– Czułam się upokorzona. Odwoływanie mnie trwało prawie cztery miesiące. I przez ten czas nikt nie chciał wytłumaczyć mi, co się dzieje. Premier Beata Szydło mówiła: wiesz, że polityczne decyzje zapadają gdzie indziej. Prosiłam więc słynną panią Basię, żeby mnie umówiła na spotkanie z prezesem. Ale na spotkanie nie było szans – stwierdziła Streżyńska.
Poparcie Kaczyńskiego
Według byłej minister jedyną osobą, która do końca broniła jej obecności w rządzie, był Jarosław Kaczyński. – Wbrew temu, co się mówi, prezes nie rządzi w ten sposób, że mówi, jak ma być i reszta kładzie uszy po sobie. W PiS-ie duże znaczenie ma komitet polityczny. A tam są Antoni Macierewicz czy Mariusz Błaszczak – podkreśliła.

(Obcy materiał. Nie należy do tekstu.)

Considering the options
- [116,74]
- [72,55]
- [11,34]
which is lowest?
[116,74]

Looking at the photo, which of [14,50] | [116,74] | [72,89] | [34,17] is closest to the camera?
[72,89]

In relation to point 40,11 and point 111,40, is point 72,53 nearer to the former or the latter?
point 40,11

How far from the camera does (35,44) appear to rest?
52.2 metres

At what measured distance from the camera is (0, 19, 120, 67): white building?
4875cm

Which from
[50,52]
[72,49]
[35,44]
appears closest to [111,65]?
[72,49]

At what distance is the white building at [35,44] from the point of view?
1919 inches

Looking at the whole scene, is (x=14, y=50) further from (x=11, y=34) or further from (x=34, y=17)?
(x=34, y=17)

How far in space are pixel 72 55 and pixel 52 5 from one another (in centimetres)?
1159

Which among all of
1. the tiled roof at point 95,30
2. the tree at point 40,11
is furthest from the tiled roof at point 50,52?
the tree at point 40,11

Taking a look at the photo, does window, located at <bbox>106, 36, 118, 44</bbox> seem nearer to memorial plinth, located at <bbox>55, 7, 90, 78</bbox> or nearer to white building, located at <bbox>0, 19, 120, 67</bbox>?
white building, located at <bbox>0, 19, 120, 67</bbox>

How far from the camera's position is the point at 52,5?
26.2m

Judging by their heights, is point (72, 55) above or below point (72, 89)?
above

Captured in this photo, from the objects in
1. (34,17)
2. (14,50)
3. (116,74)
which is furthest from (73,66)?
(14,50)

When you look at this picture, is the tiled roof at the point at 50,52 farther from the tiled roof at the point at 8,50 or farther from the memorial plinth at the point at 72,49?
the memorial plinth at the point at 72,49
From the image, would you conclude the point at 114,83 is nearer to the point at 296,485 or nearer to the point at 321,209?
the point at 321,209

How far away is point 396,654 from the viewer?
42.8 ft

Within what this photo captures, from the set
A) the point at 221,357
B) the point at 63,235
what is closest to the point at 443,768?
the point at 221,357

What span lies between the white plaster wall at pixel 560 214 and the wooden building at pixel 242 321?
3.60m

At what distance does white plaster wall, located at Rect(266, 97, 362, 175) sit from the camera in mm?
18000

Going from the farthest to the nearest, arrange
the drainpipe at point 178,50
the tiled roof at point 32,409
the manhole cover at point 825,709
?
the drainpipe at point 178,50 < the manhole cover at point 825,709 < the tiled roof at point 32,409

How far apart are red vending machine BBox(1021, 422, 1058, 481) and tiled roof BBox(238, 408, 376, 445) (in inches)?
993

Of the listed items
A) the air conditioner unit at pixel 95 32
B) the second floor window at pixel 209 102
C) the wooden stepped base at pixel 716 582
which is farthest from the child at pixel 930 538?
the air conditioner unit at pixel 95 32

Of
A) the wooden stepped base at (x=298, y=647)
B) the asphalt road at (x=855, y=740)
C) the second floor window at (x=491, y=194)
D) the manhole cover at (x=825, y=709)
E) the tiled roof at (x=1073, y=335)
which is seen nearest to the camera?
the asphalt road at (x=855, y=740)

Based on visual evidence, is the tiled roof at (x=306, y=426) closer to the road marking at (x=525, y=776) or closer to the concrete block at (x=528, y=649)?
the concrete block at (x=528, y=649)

Streżyńska powiedziała, że to właśnie ci dwaj ministrowie dążyli do zmiany kompetencji między MON, MSWiA i resortem cyfryzacji. – Antoni Macierewicz walczy z otwartą przyłbicą. Nikt, kto jest na linii jego strzału, nie ma wątpliwości, że tam jest. On staje na wprost, w samo południe, wyciąga kolta i strzał. A minister Błaszczak strzela zza węgła i to jest różnica – oceniła.
"To nas rozdzieliło"
Tłumaczyła, że czas spędzony w Ministerstwie Cyfryzacji to najszczęśliwszym okres w jej życiu, a rozstanie z resortem było bardzo bolesne. – Przeorganizowałam całe swoje życie. Przeprowadziłam się do Warszawy. Rodzinę zostawiłam na wsi. Cały ten czas poświęciłam pracy. To samo moi współpracownicy. Daliśmy temu serce, wiedzę i twarz – powiedziała Streżyńska.
Pytana, czy Prawo i Sprawiedliwość nie doceniło jej zaangażowania, była minister stwierdziła, że kluczowa w całej sprawie była jej bezpartyjność. To nas rozdzieliło. Dziś bym przestrzegała wszystkich fachowców przed wiarą w to, że mogą coś trwale zmienić bez zaplecza politycznego. Mówię to bez goryczy. Po prostu takie są fakty – oświadczyła Streżyńska.